Painter has cited both the painter David Elliott and printmaker Julie Voyce as influences. The density of layering in each of these artists’ works is evocative of Painter’s approach and his insistence on making a compelling picture. Each work in Bauble Bauble completes its own story. They all rely on the line, on a graphic tradition, and a high degree of control, but with a twist.  As an audience we benefit from Painter’s post-disciplinary approach to the drawing tradition. His rearrangements of space, time and matter on paper upend and suspend perception, and provide welcome respite in these perplexing times.

- Caroline Seck Langill


Luke Painter is an artist residing in Toronto. His work has been shown in numerous local and international exhibitions including Ways of Something at the Whitney Museum of American Art, Five Years of Contemporary Canadian Drawing at the Art Gallery of Sudbury, Personal Space at Patel Brown Gallery, Modern Wand at Cambridge Galleries and the The Teasers and the Tormentors at Galerie Clark in Montreal.  

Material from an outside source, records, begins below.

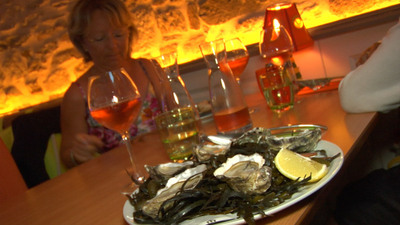 Restaurant Le Jardin d'été Quimper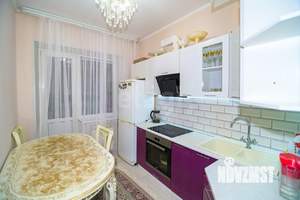 1-к квартира, вторичка, 36м2, 2/9 этаж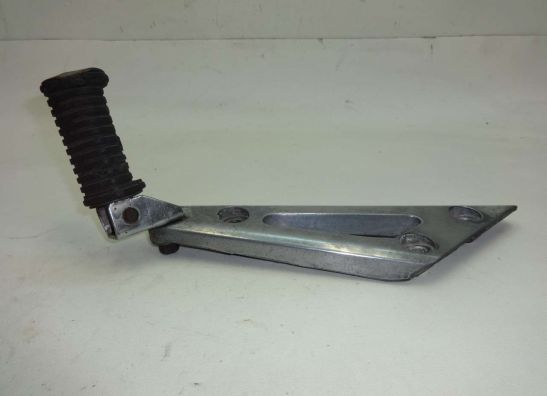 Duo voetsteun links Yamaha XJ 550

Painter has received grants from Canada Council for the Arts, the Ontario Arts Council and the Toronto Arts Council and was nominated for the K.M. Hunter Award in the Visual Arts through the Ontario Arts Council. His work has been reviewed by Canadian Art, Border Crossings, The Globe and Mail and was included in Carte Blanche Vol 2 – Painting, a national survey of Canadian painters. He is an Associate Professor at OCAD University in Toronto. 

Caroline Seck Langill is a writer and curator whose scholarship looks at the intersections between art and science, as well as the related fields of media art history, criticism and preservation. She is currently a Professor at OCAD University and her co-edited book with Lizzie Muller, Curating Lively Objects: Exhibitions Beyond Disciplines, was recently published by Routledge in their Research in Museum Studies series.